Text: Christine Brecht

[1] "Tragödie im Todesstreifen", BZ, 4.12.1964. [2] Vgl. Bericht der West-Berliner Polizei/Inspektion Reinickendorf betr. vermutlicher Fluchtversuch von zwei NVA-Angehörigen in Uniform, 3.12.1964, in: PHS, Bestand Grenzvorkommnisse, o. Pag. [3] Vgl. Operative Tagesmeldung Nr. 338/64 der NVA/Stadtkommandantur Berlin/Operative Abteilung, 4.12.1964, in: BArch, VA-07/6030, Bl. 148-152. [4] Vgl. Ergänzungsbericht der VfS Groß-Berlin/Abt. IX zur Grenzprovokation mit tödlichem Ausgang im Grenzgebiet Bergfelde, Krs. Oranienburg, 11.12.1964, in: BStU, Ast. Berlin, 9017/91, Bl. 113-119, hier Bl. 116. [5] Vgl. Niederschrift der Vernehmung des Vaters von Joachim Mehr [durch das MfS], 16.12.1964, in: Ebd., Bl. 109-112. – Vgl. zum folgenden Geschehensablauf die Sachverhaltsfeststellungen im Urteil des Landgerichts Potsdam vom 27.9.1994, in: StA Neuruppin, Az. 60/1 Js 6/93, Bd., 4, Bl. 408-437, hier insbes. Bl. 417-422. [6] Vgl. Niederschrift der Beschuldigten-Vernehmung des Mitflüchtlings von Joachim Mehr [durch das MfS], 10.12.1964, in: BStU, Ast. Berlin, 9017/91, Bl. 28-30. [7] Vgl. Urteil des Landgerichts Potsdam vom 27.9.1994, in: StA Neuruppin, Az. 60/1 Js 6/93, Bd., 4, Bl. 408-437, hier Bl. 422. [8] Vgl.

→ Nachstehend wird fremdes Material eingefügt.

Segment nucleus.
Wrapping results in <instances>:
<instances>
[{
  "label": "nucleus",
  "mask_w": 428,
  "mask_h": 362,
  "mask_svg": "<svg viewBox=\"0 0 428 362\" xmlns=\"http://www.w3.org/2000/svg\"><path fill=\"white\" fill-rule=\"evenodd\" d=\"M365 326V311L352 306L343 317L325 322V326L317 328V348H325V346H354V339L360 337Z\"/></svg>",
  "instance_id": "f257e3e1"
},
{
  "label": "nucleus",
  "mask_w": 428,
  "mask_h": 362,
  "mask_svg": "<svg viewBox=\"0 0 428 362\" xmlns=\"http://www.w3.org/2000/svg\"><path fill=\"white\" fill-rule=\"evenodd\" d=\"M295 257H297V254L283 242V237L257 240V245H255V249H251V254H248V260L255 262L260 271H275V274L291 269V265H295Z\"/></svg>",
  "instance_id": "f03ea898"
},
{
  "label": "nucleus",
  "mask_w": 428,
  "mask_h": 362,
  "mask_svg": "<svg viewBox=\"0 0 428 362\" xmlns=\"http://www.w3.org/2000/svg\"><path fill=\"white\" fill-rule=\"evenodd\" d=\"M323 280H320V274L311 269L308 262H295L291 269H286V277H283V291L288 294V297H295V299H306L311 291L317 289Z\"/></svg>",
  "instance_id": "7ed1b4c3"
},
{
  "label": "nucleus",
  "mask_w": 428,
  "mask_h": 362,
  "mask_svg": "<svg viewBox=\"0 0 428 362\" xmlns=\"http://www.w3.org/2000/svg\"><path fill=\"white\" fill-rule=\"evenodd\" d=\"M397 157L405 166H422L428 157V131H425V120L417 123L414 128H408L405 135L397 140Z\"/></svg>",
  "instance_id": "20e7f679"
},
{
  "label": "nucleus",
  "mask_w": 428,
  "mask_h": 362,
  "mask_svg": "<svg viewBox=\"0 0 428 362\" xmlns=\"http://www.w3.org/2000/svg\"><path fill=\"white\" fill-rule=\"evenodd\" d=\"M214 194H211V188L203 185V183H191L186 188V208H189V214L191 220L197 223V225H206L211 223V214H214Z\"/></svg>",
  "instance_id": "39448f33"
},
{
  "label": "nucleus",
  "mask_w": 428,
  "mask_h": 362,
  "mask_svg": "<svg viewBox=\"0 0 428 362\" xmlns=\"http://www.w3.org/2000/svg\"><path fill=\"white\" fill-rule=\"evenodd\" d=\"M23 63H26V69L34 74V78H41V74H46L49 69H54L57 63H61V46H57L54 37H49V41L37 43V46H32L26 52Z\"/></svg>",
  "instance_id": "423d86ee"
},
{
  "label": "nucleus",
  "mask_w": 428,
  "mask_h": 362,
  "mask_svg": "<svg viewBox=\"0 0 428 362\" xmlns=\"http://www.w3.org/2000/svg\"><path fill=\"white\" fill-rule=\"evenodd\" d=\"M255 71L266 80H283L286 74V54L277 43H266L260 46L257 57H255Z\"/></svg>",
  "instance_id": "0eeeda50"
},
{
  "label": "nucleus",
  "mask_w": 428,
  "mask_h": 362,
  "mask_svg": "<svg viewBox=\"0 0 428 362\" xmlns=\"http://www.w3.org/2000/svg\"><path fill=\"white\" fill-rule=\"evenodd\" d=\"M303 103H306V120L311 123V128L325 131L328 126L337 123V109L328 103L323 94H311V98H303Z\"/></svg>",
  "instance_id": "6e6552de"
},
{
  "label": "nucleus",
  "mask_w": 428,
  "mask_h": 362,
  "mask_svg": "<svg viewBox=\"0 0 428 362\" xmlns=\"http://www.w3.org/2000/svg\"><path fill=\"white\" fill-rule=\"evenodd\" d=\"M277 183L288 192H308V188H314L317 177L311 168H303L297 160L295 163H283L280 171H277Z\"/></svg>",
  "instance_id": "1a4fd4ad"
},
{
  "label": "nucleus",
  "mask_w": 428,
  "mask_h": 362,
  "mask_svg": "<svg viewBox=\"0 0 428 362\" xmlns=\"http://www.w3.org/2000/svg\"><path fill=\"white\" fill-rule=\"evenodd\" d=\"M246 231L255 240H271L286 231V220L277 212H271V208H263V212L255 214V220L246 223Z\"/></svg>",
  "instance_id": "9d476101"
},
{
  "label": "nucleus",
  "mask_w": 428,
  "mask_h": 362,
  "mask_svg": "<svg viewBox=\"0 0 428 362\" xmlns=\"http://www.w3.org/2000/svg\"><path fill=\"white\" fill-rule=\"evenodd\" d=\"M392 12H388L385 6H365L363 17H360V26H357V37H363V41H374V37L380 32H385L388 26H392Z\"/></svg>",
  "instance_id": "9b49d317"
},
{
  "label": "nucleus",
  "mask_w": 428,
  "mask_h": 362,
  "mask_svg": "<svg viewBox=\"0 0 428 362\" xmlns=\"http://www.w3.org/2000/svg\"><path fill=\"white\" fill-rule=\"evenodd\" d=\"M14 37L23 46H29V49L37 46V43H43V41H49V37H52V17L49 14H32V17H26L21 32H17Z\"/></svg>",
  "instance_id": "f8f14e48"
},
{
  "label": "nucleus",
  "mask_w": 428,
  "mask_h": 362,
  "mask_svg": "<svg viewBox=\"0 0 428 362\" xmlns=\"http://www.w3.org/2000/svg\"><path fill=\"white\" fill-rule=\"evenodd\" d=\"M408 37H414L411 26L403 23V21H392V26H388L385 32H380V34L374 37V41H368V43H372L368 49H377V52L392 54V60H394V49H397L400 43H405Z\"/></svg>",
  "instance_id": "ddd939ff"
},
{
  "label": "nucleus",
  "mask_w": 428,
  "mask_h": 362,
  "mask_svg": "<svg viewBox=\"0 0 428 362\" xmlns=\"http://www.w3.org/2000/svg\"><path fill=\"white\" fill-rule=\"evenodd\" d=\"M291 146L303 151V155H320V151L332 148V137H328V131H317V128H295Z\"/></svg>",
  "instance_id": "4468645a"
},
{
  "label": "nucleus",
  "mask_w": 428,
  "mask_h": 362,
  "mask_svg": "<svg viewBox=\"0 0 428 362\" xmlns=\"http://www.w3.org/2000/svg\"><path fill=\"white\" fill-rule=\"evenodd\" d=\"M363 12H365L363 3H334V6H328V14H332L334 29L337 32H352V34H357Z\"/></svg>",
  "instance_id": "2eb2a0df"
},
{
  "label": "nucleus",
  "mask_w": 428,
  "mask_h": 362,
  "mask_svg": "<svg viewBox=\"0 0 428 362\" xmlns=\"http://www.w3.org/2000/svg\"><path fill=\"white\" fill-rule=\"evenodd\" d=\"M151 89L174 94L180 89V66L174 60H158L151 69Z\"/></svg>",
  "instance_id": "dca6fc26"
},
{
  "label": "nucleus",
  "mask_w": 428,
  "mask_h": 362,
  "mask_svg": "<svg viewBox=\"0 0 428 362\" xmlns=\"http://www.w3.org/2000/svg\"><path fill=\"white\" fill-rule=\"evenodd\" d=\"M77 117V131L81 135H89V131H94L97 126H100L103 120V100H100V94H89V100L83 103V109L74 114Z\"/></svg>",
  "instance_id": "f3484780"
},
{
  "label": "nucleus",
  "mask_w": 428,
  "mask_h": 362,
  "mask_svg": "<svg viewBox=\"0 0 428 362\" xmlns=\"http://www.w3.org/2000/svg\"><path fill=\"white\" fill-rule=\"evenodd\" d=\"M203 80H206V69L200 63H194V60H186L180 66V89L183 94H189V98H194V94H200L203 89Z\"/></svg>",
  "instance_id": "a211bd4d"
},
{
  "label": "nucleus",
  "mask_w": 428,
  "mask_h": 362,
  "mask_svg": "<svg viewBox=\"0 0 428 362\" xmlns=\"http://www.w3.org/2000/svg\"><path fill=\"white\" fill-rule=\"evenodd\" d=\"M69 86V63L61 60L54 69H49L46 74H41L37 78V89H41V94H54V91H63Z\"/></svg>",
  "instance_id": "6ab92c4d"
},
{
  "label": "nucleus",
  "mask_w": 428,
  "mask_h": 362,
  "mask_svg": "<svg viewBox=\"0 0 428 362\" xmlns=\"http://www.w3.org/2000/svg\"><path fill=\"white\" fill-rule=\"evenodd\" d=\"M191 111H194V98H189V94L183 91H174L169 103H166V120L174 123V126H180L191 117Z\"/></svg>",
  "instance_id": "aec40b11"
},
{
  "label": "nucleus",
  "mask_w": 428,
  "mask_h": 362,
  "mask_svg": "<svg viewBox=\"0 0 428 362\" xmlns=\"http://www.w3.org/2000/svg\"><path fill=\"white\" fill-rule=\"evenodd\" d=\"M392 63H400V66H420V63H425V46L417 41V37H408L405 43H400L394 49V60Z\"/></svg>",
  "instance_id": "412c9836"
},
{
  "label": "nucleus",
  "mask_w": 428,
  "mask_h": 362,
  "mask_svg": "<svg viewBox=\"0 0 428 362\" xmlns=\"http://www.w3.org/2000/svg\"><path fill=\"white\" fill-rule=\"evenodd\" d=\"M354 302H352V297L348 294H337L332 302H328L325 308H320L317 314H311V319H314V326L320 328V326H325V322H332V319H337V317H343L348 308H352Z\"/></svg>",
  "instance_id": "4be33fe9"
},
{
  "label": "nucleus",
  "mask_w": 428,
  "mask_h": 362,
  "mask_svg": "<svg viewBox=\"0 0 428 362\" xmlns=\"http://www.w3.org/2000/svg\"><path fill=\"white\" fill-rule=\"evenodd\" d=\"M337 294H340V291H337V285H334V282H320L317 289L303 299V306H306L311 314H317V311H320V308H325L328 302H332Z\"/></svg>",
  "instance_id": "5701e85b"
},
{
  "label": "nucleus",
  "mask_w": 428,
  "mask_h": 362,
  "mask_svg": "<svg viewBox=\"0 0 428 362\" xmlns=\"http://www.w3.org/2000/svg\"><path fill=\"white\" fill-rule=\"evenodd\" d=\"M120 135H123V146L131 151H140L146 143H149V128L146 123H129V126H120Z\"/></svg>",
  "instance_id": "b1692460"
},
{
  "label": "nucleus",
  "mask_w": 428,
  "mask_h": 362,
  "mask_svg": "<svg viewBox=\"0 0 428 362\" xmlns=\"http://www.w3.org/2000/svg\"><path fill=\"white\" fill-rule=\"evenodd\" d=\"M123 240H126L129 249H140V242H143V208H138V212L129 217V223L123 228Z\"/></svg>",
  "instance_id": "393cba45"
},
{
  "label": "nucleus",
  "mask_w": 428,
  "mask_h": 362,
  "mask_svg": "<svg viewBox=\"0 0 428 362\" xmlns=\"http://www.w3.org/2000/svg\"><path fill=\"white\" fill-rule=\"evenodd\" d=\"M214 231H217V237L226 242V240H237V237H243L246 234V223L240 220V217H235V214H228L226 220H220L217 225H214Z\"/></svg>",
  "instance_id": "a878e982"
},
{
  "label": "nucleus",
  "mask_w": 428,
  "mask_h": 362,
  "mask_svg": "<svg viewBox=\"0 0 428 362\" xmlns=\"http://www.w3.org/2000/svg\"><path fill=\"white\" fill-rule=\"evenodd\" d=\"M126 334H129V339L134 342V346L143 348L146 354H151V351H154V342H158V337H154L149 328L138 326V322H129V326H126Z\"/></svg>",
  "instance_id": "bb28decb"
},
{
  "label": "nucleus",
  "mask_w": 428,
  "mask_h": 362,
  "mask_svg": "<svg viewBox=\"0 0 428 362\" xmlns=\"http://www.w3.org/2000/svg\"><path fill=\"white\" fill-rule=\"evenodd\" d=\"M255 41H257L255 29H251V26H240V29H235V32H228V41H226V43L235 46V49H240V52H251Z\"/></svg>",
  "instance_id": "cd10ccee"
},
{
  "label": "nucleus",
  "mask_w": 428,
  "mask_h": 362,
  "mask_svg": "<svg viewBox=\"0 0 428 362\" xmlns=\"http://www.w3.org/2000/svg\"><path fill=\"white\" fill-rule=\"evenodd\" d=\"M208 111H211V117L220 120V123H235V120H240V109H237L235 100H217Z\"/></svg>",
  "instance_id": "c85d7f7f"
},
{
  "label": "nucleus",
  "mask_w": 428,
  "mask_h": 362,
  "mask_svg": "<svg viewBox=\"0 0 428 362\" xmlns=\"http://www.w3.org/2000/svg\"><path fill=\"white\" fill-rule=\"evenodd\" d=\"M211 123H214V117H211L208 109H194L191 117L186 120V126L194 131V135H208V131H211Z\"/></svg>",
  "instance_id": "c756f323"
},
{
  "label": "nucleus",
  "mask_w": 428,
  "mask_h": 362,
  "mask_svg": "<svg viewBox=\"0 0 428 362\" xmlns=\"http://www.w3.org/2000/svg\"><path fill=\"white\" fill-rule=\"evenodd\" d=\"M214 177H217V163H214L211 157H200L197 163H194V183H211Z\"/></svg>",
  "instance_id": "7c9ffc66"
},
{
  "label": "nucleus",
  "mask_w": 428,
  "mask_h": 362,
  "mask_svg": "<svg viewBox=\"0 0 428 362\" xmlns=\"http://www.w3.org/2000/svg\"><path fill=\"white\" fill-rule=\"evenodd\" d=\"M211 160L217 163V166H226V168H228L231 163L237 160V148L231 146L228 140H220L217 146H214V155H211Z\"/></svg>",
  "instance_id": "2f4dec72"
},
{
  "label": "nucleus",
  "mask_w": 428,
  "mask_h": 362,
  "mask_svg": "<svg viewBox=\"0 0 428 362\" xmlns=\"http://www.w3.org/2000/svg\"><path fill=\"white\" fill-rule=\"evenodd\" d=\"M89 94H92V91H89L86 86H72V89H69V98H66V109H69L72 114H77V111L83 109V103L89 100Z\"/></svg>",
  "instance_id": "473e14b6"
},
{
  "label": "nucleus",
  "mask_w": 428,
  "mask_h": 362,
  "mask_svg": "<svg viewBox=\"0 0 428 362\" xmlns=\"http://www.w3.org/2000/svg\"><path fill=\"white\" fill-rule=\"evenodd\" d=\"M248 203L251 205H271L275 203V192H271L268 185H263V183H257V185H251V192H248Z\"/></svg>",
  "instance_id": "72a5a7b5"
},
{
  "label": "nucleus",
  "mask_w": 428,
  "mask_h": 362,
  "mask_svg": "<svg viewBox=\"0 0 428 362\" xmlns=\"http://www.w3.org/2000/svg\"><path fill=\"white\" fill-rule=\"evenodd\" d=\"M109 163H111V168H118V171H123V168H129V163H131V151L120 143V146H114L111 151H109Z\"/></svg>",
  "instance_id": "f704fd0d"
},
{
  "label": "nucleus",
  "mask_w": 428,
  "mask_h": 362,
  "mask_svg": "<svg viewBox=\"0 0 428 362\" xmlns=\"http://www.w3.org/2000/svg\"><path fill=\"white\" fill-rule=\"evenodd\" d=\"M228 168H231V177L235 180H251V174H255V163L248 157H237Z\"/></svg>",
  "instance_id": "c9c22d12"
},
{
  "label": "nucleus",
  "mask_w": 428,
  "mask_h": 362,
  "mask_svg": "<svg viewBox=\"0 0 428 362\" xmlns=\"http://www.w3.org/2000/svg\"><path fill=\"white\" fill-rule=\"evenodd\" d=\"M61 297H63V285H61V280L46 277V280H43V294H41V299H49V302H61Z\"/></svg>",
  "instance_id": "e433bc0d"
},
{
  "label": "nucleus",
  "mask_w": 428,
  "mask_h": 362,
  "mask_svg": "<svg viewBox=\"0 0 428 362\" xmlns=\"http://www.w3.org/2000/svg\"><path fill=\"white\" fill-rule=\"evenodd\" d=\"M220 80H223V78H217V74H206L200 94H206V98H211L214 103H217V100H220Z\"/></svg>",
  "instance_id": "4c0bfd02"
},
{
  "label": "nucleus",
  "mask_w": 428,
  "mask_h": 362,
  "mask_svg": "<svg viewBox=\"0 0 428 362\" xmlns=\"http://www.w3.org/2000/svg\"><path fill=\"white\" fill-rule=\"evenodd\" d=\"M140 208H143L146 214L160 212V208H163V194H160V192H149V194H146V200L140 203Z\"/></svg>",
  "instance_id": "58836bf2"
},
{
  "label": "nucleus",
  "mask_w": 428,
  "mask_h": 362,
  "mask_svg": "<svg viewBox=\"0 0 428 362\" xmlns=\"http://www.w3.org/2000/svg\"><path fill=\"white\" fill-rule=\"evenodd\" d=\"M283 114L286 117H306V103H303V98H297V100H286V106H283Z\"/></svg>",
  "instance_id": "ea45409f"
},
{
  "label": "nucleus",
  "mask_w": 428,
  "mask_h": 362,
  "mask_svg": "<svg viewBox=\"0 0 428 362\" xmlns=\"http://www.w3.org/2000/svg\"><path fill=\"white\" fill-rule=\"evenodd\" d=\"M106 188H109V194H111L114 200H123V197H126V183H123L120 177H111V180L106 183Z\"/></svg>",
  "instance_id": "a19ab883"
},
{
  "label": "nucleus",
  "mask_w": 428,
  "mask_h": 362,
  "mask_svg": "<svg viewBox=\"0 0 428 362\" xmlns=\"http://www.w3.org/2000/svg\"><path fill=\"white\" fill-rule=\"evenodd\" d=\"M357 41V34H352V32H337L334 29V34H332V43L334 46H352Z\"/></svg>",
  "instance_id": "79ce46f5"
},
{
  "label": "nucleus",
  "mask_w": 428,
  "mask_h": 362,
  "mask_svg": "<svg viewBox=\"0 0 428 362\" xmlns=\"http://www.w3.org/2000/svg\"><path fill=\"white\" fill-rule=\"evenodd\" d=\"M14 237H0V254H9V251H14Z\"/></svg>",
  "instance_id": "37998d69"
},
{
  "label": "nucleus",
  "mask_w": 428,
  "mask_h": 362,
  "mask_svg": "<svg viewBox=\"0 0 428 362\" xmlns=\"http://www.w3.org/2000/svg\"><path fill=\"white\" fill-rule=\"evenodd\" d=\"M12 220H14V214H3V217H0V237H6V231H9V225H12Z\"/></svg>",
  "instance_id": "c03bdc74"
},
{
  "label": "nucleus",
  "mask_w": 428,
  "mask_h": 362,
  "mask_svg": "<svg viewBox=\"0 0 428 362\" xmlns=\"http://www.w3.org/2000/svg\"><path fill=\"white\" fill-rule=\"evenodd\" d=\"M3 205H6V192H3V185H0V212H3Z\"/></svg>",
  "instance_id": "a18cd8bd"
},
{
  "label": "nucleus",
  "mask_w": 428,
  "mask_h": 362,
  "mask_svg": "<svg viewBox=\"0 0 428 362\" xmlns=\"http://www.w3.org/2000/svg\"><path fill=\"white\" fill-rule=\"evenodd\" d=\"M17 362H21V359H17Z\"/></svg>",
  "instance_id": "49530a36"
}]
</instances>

Anklageschrift der Staatsanwaltschaft Potsdam (60/1 Js 6/93), 26.7.1993, in: StA Neuruppin, Az. 60/1 Js 6/93, Bd. 3, Bl. 122-156, hier Bl. 146-147. [9] Von der Stasi abgenötigte Erklärung der Mutter von Joachim Mehr, 11.12.1964, in: BStU, Ast. Berlin, 9017/91, Bl. 105. [10] Vgl. Bericht der VfS Groß-Berlin/Abt. IX, 15.12.1964 zur Leichensache Joachim Mehr, in: Ebd., Bl. 134-137, sowie Niederschrift der Vernehmung des Vaters von Joachim Mehr [durch das MfS], 16.12.1964, in: Ebd., Bl. 109-112.